The median age in the city was 42.6 years. 23.4% of residents were under the age of 18; 7.6% were between the ages of 18 and 24; 22.3% were from 25 to 44; 32.7% were from 45 to 64; and 14% were 65 years of age or older. The gender makeup of the city was 49.0% male and 51.0% female.

===2000 census===
As of the census of 2000, there were 13,347 people, 4,975 households, and 3,850 families living in the city. The population density was 723.7 PD/sqmi. There were 5,193 housing units at an average density of 281.6 /sqmi. The racial makeup of the city was 87.14% White, 9.87% African American, 0.15% Native American, 1.45% Asian, 0.04% Pacific Islander, 0.30% from other races, and 1.03% from two or more races. Hispanic or Latino of any race were 0.90% of the population.

There were 4,975 households, out of which 35.7% had children under the age of 18 living with them, 65.4% were married couples living together, 8.6% had a female householder with no husband present, and 22.6% were non-families. Of all households, 19.2% were made up of individuals, and 6.5% had someone living alone who was 65 years of age or older. The average household size was 2.66 and the average family size was 3.05.

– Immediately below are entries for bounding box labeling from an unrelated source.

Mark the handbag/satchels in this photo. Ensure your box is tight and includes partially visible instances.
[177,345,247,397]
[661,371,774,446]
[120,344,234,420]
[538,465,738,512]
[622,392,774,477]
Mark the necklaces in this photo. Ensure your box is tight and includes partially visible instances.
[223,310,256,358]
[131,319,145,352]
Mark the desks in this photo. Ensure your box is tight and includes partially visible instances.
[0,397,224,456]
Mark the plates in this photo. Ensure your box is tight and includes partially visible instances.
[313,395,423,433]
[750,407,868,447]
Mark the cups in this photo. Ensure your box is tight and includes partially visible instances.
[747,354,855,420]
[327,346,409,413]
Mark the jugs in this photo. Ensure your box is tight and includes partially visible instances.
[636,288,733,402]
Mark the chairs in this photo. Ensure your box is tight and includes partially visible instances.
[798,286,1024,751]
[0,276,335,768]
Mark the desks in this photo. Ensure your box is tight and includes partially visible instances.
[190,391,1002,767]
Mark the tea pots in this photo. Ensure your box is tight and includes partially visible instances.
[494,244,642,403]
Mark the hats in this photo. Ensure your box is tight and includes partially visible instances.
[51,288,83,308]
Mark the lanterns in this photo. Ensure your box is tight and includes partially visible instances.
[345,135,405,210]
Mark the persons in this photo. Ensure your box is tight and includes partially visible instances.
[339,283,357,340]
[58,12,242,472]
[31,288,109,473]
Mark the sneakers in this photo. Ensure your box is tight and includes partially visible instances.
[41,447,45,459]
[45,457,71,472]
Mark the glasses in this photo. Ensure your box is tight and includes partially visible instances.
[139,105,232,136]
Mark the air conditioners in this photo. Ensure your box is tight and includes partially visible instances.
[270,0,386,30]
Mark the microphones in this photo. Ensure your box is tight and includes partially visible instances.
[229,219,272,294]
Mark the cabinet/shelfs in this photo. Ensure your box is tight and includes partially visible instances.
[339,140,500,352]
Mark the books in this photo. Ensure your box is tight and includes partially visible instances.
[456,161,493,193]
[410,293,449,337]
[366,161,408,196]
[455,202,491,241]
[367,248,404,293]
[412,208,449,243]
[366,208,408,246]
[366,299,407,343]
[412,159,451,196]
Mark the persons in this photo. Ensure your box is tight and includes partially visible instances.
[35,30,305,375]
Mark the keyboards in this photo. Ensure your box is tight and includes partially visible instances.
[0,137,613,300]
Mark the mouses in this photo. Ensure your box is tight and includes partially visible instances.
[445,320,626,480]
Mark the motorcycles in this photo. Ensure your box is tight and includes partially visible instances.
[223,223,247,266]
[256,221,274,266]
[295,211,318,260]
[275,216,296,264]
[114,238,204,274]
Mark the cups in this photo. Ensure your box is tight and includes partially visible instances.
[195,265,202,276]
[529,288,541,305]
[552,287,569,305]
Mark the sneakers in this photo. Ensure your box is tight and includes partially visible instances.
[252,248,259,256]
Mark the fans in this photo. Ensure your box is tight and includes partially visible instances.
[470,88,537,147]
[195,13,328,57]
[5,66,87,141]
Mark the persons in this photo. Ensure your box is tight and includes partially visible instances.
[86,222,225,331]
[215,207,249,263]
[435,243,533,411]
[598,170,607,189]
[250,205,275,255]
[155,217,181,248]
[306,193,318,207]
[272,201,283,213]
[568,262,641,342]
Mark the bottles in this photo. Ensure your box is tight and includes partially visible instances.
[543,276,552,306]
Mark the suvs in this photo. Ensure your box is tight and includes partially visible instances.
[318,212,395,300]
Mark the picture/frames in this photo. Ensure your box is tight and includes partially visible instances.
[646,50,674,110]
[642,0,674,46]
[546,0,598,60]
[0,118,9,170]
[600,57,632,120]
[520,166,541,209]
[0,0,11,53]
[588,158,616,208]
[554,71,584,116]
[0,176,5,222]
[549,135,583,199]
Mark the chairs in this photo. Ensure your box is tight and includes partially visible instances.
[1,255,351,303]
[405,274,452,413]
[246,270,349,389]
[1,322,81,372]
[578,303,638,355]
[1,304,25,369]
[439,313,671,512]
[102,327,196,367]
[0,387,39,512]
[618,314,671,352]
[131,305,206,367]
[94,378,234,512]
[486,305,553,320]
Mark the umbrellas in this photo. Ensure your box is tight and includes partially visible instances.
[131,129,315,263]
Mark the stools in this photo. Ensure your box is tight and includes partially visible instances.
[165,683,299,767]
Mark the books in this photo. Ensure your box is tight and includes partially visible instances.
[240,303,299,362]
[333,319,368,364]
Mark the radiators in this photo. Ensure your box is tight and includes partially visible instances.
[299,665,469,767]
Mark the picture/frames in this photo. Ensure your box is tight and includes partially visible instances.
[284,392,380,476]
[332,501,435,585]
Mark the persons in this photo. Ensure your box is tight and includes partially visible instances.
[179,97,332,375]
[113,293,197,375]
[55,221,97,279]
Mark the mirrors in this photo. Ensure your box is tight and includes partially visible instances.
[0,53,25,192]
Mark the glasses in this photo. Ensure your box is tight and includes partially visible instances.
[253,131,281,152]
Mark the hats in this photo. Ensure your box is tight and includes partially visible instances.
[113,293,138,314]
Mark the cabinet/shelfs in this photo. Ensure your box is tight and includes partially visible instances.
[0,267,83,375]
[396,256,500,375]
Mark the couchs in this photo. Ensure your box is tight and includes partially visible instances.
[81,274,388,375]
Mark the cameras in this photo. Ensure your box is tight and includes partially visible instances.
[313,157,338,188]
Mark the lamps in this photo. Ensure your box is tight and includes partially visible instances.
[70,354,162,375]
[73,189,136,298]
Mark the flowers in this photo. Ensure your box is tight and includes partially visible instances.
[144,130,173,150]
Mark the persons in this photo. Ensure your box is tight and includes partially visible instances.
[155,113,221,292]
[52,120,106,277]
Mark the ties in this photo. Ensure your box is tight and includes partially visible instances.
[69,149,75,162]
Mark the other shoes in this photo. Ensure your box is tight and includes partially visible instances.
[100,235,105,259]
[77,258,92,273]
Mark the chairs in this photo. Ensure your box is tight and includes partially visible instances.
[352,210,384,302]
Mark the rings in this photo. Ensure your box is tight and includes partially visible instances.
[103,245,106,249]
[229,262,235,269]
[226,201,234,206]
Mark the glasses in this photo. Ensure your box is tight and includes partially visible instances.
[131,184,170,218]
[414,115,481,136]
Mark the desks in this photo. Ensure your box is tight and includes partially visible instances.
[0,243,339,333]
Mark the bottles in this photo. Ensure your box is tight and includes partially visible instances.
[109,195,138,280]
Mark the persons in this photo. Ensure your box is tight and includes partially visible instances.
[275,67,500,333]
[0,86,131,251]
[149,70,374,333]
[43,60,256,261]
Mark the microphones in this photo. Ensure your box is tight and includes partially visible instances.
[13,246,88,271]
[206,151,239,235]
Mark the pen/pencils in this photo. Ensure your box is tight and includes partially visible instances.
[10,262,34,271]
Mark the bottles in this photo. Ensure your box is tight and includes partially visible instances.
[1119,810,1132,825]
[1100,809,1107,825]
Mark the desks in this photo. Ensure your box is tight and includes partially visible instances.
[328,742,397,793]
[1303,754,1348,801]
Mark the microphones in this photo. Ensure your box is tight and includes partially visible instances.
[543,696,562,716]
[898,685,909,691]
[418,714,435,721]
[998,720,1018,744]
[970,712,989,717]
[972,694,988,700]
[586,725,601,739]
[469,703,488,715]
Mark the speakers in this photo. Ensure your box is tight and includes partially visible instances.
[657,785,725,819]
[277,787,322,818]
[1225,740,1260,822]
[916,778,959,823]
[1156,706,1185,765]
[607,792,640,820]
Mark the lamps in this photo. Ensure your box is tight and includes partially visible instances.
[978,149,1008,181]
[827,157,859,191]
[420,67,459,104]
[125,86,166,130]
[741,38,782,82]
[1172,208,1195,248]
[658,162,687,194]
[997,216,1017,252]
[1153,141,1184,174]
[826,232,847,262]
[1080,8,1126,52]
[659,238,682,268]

In the city the population was spread out, with 26.9% under the age of 18, 6.7% from 18 to 24, 27.2% from 25 to 44, 28.0% from 45 to 64, and 11.2% who were 65 years of age or older. The median age was 39 years. For every 100 females, there were 97.9 males. For every 100 females age 18 and over, there were 94.7 males.

The median income for a household in the city was $60,625, and the median income for a family was $67,250. Males had a median income of $45,569 versus $29,261 for females. The per capita income for the city was $26,569. About 3.3% of families and 4.4% of the population were below the poverty line, including 5.9% of those under age 18 and 2.8% of those age 65 or over.

==Education==
Clayton is served by Montgomery County's Northmont City School District, which operates the following schools:

- Northmont High School
- Northmont Middle School
- Englewood Elementary
- Englewood Hills Elementary
- Northmoor Elementary
- Northwood Elementary
- Union Elementary
- Kleptz Early Learning Center

==Notable people==
- Jesse "Pop" Haines – member of the Baseball Hall of Fame
- Chris Hero – professional wrestler, ROH tag team champion Ring of Honor
- Johnnie Wilder, Jr. – former lead singer of the funk group Heatwave.
- Joseph G. LaPointe Jr. - combat medic in the United States Army, posthumously received Medal of Honor

==In fiction==
Part of Ayn Rand's novel The Fountainhead is set in Clayton.